I have always seen myself as a working mother. Always. Not once in all my childhood did I ever imagine becoming one of those women lucky enough to leave the hassles and demands of a job behind, so I could focus on the hassles and demands of raising kids and running a household.
For me, this weekend took on a whole new working-mother dynamic, after I took a train up to Boston to attend a financial services conference. I’ll return early in the week, and the trip isn’t arduous. It amounts to a day and a half, all told. But that’s two mornings and two evenings when Hubby will be a single parent, effectively. He can manage meal, bath and play times well, but he’ll have his hands full trying to maintain the pixie-cute styling that I give Baby when I dress her and style her hair. I decided to minimize the guesswork by laying out her clothes for the two mornings I’ll be gone and labeling each outfit ‘Monday’ or ‘Tuesday’. They will do whatever floats their boat, I’m sure, but at least I did my part to make it easier on them.
And then there is Baby’s hair. She started swim lessons a couple of weeks ago, and readers, I realized just how completely reckless and plain clueless other people can be with Black children’s hair. As if the incident with the office supplies wasn’t enough, we ran into another mishap after her first swim lesson. I trusted Hubby to change Baby after her swim lesson, spray her hair, brush it back and put in a simple headband or ponytail for the rest of the day. It didn’t work out. Somehow, her hair ended in THE BIGGEST afro I’ve ever seen on a child her size. Oh, don’t get it wrong: She loved it and rocked it. But when it came to taming that puff, I wished Hubby (and at least one of her teachers, all female) had taken more care.

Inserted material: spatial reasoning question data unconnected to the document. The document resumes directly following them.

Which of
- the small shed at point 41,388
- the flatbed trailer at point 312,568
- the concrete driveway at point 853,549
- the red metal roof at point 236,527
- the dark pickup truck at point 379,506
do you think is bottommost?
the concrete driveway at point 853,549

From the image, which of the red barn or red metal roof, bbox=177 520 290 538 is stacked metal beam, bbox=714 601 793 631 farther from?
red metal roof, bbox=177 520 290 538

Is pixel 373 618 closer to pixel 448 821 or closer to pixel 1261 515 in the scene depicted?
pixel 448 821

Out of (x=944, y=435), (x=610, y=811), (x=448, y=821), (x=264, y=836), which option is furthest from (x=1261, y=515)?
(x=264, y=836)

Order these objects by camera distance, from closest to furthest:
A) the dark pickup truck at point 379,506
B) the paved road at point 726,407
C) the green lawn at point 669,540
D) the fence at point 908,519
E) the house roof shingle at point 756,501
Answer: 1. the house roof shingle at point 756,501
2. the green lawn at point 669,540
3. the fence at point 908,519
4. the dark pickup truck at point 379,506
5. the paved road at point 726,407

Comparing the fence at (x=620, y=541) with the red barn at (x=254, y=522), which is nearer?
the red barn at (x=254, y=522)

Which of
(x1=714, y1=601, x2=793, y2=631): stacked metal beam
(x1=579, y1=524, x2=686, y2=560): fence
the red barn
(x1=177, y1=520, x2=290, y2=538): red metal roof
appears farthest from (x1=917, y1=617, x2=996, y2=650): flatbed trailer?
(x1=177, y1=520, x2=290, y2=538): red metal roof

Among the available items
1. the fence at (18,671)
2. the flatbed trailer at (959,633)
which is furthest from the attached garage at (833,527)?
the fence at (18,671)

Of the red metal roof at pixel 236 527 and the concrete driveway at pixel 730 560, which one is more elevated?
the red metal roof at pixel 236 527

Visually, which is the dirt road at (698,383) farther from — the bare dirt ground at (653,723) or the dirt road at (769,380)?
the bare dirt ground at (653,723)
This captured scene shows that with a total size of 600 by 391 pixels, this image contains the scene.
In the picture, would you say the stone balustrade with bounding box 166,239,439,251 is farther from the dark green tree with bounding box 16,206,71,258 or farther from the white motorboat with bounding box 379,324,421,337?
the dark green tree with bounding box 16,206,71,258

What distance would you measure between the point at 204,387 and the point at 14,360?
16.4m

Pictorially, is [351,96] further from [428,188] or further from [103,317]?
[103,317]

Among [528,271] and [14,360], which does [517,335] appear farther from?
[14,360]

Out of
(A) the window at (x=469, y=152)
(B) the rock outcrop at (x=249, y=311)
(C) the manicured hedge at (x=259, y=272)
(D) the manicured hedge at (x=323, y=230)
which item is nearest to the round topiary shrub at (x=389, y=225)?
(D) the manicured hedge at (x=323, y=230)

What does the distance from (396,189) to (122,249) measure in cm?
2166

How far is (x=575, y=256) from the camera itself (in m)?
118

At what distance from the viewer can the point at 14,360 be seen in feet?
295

This time I decided to canerow (you full-fledged Americans say ‘cornrow’) her hair as her protective style for several days. I did not have the time to put all of Baby’s hair in canerows. She did not have the patience to sit still for that process, either. So I just braided the top and sides, and styled the back with a chiny bump-out (or Bantu knot-out). I just pray Hubby follows my instructions on doing a conditioning rinse for Baby after her lesson, and I hope he can twist and secure Baby’s hair into chiny bumps the way I showed him.
So for two days I will be listening to sessions, conducting interviews and writing and emailing stories. It will be like riding a bicycle, because I’ve done all of that before. This time, though, I’ll be pedaling along on a tandem model with a kiddie sidecar.